> **WRITTEN REQUEST**: Write out, character for character, the line containing "Out of the group" and all lines after it up to the end of the listing.
————
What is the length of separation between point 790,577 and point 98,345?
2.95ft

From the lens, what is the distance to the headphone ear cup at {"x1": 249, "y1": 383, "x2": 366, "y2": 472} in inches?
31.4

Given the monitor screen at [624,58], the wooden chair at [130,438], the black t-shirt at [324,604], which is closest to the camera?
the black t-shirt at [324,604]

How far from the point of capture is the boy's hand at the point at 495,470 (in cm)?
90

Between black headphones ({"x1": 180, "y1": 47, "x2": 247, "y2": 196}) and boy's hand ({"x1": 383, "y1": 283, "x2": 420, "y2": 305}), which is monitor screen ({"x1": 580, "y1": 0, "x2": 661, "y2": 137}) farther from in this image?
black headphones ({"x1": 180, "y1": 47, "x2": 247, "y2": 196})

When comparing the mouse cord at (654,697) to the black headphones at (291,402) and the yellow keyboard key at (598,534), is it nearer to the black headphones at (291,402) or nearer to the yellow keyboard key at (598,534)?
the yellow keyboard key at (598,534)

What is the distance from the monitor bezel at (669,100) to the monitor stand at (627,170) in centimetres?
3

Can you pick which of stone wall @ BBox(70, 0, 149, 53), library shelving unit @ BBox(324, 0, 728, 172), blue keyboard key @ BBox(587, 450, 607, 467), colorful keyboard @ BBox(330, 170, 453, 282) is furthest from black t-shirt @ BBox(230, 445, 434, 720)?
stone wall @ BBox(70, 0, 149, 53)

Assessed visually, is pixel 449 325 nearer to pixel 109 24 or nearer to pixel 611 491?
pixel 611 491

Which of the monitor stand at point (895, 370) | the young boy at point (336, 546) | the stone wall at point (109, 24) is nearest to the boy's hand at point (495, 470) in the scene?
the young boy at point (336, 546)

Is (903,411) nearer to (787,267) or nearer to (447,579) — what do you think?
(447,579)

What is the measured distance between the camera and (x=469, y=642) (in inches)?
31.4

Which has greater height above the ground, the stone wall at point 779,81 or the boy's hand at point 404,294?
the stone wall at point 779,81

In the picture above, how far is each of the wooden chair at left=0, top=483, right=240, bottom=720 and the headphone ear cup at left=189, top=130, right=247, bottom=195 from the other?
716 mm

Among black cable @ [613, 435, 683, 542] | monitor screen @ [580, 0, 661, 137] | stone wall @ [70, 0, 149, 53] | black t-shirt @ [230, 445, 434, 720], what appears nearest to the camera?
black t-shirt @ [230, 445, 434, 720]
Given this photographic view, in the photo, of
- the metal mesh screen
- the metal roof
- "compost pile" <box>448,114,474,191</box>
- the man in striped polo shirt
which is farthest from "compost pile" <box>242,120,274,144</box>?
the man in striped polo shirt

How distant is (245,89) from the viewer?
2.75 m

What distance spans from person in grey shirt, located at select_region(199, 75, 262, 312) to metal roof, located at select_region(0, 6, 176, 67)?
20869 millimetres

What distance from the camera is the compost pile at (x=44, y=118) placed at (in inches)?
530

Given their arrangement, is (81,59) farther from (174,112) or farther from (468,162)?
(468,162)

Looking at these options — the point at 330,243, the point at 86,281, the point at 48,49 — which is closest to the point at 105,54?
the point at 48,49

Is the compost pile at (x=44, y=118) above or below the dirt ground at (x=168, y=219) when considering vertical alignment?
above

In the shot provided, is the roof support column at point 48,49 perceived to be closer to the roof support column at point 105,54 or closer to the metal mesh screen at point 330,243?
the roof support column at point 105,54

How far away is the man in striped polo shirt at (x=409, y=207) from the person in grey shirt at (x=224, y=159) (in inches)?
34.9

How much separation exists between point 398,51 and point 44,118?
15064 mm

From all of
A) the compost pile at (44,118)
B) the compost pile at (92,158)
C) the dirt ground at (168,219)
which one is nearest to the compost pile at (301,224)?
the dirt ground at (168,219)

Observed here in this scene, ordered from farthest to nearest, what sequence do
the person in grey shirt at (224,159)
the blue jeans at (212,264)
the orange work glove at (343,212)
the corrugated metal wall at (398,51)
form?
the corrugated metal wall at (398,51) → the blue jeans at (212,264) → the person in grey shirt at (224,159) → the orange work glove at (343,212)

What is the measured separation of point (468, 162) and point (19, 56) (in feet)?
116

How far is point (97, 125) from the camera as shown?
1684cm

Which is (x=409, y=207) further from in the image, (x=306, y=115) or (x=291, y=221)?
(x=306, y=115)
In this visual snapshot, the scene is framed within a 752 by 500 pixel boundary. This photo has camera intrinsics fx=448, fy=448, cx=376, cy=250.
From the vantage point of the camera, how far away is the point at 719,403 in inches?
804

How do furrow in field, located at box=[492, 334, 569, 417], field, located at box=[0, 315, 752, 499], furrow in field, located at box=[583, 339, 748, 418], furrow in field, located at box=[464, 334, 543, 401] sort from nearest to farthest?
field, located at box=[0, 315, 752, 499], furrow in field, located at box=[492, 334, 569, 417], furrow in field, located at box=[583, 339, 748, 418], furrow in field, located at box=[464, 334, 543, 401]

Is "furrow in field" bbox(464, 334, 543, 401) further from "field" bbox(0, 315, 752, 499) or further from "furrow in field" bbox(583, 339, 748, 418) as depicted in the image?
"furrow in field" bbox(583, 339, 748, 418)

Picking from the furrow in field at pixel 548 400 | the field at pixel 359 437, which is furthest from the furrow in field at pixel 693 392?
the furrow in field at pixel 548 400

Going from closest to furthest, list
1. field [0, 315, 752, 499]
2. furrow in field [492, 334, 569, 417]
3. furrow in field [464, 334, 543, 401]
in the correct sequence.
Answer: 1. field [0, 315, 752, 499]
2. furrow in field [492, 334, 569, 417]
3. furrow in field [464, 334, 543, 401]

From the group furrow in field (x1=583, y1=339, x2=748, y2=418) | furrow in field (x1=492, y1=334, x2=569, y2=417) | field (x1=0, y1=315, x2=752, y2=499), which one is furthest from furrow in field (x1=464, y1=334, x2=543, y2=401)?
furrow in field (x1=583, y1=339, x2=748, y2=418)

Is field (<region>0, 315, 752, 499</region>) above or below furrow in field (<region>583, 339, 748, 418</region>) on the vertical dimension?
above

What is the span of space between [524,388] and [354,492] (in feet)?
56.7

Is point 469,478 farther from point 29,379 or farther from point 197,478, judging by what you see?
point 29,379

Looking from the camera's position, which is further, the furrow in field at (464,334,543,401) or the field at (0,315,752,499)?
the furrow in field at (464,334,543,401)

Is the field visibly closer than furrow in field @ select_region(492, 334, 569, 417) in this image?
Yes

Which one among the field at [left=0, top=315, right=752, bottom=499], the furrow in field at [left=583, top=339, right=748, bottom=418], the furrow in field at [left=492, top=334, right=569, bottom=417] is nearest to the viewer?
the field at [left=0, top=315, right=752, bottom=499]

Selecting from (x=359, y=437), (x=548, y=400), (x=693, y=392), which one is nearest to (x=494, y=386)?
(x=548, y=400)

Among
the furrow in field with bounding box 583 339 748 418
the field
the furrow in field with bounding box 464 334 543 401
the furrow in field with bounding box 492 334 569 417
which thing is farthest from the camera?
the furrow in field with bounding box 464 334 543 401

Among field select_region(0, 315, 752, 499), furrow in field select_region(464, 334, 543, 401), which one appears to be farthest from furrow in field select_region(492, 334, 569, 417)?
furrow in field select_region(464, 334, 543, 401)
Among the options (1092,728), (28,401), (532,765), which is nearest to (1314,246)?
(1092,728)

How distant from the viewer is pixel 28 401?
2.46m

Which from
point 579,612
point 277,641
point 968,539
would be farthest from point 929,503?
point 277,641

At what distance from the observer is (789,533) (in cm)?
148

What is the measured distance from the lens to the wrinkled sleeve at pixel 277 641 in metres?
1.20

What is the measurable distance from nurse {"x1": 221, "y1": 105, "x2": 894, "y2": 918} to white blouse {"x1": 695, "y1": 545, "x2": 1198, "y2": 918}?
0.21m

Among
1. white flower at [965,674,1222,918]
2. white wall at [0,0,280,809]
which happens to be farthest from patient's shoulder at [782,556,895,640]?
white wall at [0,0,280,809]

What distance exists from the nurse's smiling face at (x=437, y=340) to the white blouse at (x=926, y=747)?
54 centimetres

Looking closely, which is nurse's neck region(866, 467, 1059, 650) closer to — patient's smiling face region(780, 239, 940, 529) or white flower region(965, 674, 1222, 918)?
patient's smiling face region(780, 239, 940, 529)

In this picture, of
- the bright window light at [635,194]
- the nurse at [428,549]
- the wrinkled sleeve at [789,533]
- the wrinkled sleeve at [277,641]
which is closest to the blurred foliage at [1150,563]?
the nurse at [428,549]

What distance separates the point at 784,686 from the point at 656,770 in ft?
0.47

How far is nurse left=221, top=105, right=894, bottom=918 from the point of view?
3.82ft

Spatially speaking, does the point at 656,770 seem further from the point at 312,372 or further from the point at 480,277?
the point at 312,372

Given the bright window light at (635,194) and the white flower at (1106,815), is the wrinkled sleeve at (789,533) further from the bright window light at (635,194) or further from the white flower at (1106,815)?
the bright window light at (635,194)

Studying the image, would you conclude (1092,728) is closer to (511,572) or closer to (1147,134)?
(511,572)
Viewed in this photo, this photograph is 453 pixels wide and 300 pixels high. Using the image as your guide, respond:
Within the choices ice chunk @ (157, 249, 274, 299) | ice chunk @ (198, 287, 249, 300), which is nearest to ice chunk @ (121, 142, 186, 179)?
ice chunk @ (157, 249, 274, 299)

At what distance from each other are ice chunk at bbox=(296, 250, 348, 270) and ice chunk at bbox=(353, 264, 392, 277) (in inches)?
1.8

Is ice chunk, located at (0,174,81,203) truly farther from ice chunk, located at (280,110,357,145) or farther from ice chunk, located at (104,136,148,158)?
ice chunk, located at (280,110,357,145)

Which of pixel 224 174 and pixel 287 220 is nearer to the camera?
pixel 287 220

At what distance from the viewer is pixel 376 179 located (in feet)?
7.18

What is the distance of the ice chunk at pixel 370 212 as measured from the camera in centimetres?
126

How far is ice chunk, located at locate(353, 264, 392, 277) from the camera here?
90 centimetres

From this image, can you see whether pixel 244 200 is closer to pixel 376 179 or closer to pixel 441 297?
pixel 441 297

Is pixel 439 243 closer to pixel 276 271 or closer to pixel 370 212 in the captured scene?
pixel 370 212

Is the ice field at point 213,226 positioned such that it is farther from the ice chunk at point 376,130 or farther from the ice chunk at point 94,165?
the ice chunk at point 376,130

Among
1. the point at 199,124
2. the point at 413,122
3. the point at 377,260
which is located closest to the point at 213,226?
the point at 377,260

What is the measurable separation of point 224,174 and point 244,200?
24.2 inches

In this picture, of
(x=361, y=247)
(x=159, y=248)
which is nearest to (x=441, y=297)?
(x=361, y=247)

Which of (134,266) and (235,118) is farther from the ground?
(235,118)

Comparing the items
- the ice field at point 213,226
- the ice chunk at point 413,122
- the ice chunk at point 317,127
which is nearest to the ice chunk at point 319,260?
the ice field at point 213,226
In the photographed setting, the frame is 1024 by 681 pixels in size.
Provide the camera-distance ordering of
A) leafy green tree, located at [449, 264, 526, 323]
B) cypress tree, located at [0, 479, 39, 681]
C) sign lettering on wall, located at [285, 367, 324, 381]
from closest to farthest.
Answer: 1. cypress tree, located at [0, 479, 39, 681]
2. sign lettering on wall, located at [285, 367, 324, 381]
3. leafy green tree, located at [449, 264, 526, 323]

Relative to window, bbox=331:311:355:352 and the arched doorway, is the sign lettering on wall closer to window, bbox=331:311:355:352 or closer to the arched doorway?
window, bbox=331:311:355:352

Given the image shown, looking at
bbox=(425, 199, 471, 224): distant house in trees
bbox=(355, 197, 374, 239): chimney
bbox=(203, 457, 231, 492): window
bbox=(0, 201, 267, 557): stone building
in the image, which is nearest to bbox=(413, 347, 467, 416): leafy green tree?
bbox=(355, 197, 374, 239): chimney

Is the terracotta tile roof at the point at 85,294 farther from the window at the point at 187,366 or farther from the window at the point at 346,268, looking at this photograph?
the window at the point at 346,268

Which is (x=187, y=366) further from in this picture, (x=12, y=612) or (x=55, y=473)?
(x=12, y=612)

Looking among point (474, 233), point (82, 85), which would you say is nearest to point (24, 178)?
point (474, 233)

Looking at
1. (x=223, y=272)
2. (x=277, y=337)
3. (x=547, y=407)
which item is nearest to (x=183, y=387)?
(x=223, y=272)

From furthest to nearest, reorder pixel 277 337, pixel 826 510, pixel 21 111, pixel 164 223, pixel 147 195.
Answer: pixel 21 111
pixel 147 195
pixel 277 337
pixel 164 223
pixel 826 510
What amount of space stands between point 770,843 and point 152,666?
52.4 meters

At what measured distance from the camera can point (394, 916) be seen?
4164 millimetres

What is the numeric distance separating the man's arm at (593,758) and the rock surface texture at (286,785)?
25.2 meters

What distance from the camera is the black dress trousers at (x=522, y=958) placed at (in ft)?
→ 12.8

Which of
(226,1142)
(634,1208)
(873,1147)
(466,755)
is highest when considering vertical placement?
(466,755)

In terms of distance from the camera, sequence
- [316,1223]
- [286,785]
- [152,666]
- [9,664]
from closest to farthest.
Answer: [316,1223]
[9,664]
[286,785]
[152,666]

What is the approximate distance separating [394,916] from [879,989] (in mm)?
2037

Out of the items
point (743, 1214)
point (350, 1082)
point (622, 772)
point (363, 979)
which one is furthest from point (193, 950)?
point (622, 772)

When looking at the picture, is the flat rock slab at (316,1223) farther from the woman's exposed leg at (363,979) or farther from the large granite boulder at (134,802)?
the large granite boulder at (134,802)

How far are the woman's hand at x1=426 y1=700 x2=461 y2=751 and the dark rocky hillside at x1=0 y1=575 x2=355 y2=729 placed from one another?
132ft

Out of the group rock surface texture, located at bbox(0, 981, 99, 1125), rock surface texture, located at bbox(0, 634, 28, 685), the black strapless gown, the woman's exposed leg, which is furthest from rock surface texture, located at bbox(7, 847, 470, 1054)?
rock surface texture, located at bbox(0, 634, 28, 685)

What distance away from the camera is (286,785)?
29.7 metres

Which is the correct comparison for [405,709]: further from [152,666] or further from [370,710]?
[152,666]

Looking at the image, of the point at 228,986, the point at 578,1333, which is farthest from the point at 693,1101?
————
> **FINISHED EXERCISE**:
Out of the group rock surface texture, located at bbox(0, 981, 99, 1125), rock surface texture, located at bbox(0, 634, 28, 685), the black strapless gown, the woman's exposed leg, which is furthest from rock surface texture, located at bbox(7, 847, 470, 1054)?
rock surface texture, located at bbox(0, 634, 28, 685)

What distance away from the camera is (286,785)?
29.7 metres

Which is the correct comparison for [405,709]: further from [152,666] or further from [370,710]?
[152,666]

Looking at the image, of the point at 228,986, the point at 578,1333, which is farthest from the point at 693,1101?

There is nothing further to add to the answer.